Start of Text

Compendium of Analytical Nomenclature
- The front cover of the third edition of the Orange Book.
- Author: International Union of Pure and Applied Chemistry
- Language: English
- Subject: Chemistry
- Genre: Non-fiction
- Publisher: Pergamon
- Publication date: 1978
- Publication place: United Kingdom
- Media type: Print
- Pages: 223 pp.
- ISBN: 978-0080220086

= Compendium of Analytical Nomenclature =

Book describing the nomenclature in analytic chemistry

The Compendium of Analytical Nomenclature is an IUPAC nomenclature book published by the International Union of Pure and Applied Chemistry (IUPAC) containing internationally accepted definitions for terms in analytical chemistry. It has traditionally been published in an orange cover, hence its informal name, the Orange Book.

End of Text

** Problem to work on **
Continue the text about the Compendium of Analytical Nomenclature from its last sentence.

Start of Source material

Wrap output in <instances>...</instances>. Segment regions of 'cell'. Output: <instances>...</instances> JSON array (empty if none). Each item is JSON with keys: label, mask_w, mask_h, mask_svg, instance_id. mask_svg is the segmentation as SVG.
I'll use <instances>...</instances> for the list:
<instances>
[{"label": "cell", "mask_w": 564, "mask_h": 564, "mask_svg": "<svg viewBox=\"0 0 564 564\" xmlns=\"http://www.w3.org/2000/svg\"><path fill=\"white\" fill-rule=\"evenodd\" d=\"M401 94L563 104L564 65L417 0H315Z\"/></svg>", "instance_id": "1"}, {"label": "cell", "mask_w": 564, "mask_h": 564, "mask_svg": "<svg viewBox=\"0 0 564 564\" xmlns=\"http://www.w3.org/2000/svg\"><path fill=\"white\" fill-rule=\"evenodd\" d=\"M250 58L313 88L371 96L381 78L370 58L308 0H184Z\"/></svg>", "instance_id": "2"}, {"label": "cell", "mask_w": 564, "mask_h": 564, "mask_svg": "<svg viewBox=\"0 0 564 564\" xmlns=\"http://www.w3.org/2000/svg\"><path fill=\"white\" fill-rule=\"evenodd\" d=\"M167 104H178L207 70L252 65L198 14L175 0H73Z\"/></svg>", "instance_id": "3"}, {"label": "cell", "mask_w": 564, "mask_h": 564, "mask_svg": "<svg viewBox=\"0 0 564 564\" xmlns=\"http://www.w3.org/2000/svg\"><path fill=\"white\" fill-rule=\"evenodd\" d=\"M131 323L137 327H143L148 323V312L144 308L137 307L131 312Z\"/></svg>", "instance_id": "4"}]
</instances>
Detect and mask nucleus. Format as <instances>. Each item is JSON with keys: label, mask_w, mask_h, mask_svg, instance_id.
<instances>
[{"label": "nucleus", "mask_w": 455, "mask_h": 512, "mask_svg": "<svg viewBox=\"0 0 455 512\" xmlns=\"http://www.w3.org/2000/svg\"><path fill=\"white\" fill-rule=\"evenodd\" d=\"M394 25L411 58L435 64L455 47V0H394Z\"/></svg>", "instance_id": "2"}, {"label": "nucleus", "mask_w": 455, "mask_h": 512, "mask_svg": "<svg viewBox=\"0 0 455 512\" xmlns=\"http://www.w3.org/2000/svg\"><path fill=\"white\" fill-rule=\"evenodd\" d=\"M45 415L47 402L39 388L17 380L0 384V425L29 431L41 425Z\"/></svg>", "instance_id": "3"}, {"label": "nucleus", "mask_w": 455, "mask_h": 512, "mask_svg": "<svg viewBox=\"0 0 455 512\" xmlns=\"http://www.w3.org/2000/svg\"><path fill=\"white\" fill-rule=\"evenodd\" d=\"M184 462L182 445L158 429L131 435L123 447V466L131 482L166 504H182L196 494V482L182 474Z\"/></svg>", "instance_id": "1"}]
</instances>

End of Source material

** Expected output **
==Editions==
There have been four editions of Orange book published; the first in 1978 (ISBN 0-08022-008-8), the second in 1987 (ISBN 0-63201-907-7), the third in 1998 (ISBN 0-86542-615-5), and the fourth in 2023 (ISBN 978-1-78262-947-4).

The third edition is available online.

A Catalan translation has also been published (1987, ISBN 84-7283-121-3).